▸ **Liste des tâches**
1. Pour chacune des affirmations suivantes, dites si elle concorde avec le témoignage sur la Libye. Répondez par oui ou par non et citez mot pour mot les termes décisifs du témoignage.
(a) Les détenus montés dans le bus devaient être conduits au Centre de rassemblement et de départ du HCR à Tripoli.
(b) Zawiya se trouve à 100 kilomètres de Tripoli.
(c) La plupart des réfugiés logés dans le bâtiment abandonné étaient Érythréens.
2. Poursuivez le témoignage sur la Libye à partir de sa dernière phrase.

+++ Texte fourni

Le centre de détention était situé sur une ligne de front entre des milices rivales.
Les bombardements étaient fréquents et des balles rentraient souvent dans le centre.
Un jour, on nous a mis dans un bus en nous disant : « Vous êtes dans une zone de guerre, on s’est rendu compte que cet endroit n’est pas sûr pour vous. Vous allez rejoindre le Centre de rassemblement et de départ du HCR à Tripoli. » Tout le monde était content. On savait que ceux qui étaient logés dans ce centre étaient sélectionnés pour être évacués de Libye vers l’Europe ou l’Amérique du Nord. Puis, quand on a atteint Zawiya, à 50 kilomètres de Tripoli, un employé du HCR nous a dit qu’il n’y avait aucune raison que nous rejoignions le Centre de rassemblement et de départ. On nous a lâché dans Tripoli en nous donnant 450 dinars libyens [87 euros], à peine de quoi tenir deux semaines.
Le HCR nous a dit que nous pouvions vivre en sécurité dans cette ville, mais pour nous, Tripoli n'est pas une ville où l’on peut vivre libre et en sûreté. Le quartier de Gargaresh est rempli de toxicomanes, trouver du travail est très difficile, les gens vous braquent avec des pistolets ou des couteaux et ils peuvent même vous tuer. Certains d’entre nous ont préféré retourner dans un centre de détention plutôt que de risquer leur vie dans les rues de Tripoli.
J’ai habité dans un bâtiment abandonné avec 110 autres réfugiés, pour la plupart Érythréens. On était parfois douze par chambre.
Un jour, nous sommes allés au bureau du HCR pour demander de l’aide et on s’est fait dépouiller par des miliciens qui tenaient un point de contrôle dans la ville. Certains d’entre nous ont essayé de travailler, mais on n’était pas payés ou alors on se faisait voler notre argent. Ça m’est arrivé dans l’hôpital dans lequel je travaillais comme agent d’entretien. Un soldat a essayé de me recruter dans sa milice pour que je combatte à leurs côtés. Mais nous avons fui l’Érythrée pour ne pas devenir soldats. Comment pourrions-nous faire la guerre en Libye ?

++++++
+++ Données

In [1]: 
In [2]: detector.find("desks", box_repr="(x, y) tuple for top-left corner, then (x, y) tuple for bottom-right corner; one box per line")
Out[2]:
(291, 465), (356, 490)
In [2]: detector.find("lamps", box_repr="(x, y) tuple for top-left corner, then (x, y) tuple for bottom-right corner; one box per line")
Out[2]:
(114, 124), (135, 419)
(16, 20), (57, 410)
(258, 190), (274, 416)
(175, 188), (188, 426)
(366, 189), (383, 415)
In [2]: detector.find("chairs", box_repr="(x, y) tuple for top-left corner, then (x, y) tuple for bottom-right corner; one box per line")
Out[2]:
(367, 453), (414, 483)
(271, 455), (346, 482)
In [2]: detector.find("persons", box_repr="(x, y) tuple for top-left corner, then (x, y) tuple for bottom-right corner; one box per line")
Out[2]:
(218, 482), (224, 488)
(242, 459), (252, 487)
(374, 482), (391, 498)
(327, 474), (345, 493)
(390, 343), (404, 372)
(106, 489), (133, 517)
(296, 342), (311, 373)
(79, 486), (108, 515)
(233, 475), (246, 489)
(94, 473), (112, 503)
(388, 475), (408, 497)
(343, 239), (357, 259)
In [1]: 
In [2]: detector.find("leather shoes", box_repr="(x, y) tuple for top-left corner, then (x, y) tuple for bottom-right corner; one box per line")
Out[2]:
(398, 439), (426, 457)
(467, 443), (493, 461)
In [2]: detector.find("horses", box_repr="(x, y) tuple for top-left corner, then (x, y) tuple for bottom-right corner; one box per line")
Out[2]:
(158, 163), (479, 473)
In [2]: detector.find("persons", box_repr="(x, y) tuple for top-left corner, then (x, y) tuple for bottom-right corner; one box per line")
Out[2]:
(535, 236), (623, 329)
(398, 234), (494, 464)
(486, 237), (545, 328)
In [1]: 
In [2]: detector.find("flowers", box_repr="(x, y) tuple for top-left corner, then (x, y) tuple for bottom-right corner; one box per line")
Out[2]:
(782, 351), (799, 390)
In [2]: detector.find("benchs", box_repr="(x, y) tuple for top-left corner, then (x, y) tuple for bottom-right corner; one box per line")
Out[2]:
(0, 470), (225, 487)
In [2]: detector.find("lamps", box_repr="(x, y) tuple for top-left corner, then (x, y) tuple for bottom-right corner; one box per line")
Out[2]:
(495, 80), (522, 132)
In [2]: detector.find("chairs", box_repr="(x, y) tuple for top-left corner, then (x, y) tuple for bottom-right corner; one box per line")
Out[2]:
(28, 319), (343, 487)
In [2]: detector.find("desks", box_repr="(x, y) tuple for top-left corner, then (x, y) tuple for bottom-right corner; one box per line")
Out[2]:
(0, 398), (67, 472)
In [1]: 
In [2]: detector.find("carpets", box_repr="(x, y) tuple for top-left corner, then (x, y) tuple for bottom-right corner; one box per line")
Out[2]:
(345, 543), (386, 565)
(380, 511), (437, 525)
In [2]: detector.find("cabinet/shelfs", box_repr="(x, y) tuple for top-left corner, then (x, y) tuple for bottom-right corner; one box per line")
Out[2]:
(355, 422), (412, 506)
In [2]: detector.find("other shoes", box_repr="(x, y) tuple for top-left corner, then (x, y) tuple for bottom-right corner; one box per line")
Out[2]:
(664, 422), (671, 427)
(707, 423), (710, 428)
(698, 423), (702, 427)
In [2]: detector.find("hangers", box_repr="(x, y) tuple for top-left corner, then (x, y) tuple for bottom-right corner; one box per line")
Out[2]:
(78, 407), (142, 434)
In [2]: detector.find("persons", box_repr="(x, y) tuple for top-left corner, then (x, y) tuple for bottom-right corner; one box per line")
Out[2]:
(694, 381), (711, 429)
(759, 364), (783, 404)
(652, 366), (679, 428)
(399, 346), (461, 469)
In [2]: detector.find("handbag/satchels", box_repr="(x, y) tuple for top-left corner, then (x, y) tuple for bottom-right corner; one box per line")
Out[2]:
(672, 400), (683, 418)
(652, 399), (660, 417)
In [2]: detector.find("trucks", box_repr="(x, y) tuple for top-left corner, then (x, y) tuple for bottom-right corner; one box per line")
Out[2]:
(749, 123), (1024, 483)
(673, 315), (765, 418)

++++++

▸ **Réponses par tâche**
1.
(a) Oui : « Vous allez rejoindre le Centre de rassemblement et de départ du HCR à Tripoli. »
(b) Non : « Zawiya, à 50 kilomètres de Tripoli ».
(c) Oui : « avec 110 autres réfugiés, pour la plupart Érythréens ».

2.
La période du coronavirus a été terrible pour nous. On ne trouvait pas de travail. Certains ont été emprisonnés et battus. Les employeurs avaient peur que les Noirs soient contagieux.
Nous étions maigres à cause d’autres maladies et du manque de nourriture, mais les gens qui nous voyaient dans la rue pensaient qu’on avait le coronavirus. J’attendais toujours que le HCR me contacte pour me sortir de Libye. J’ai attendu deux ans et cinq mois et il ne s’est rien passé. À quoi bon rester en Libye si le HCR ne me contacte même pas ?
Prendre la mer, c’est risquer sa vie, mais rester en Libye, c’est aussi risquer sa vie.
Si les réfugiés tentent la traversée, c’est parce qu’ils sont désespérés. J’étais désespéré. En novembre 2020, j’ai finalement décidé de tenter de nouveau la traversée. J’ai embarqué sur un bateau avec une centaine de migrants. Nous avons atteint par nous-mêmes l’île de Lampedusa en Italie.
Bon nombre de mes camarades sont encore bloqués en Libye. Sur les quarante qui ont été évacués avec moi de Zintan, deux sont morts de tuberculose à Tripoli. Deux autres ont disparu en Méditerranée. Un ami a été capturé par les gardes-côtes libyens et enfermé de nouveau dans un centre de détention. Trois ont réussi à traverser, comme moi. À ma connaissance, seuls quatre ont été choisis pour être évacués par le HCR. Tant de frères sont morts durant les trois années que j’ai passées en Libye. A
Aujourd’hui, je suis en sécurité en Europe. J’ai un travail. Je suis libre. Mais j’ai tant perdu en Libye, je ne pourrais jamais retrouver ce que j’ai perdu.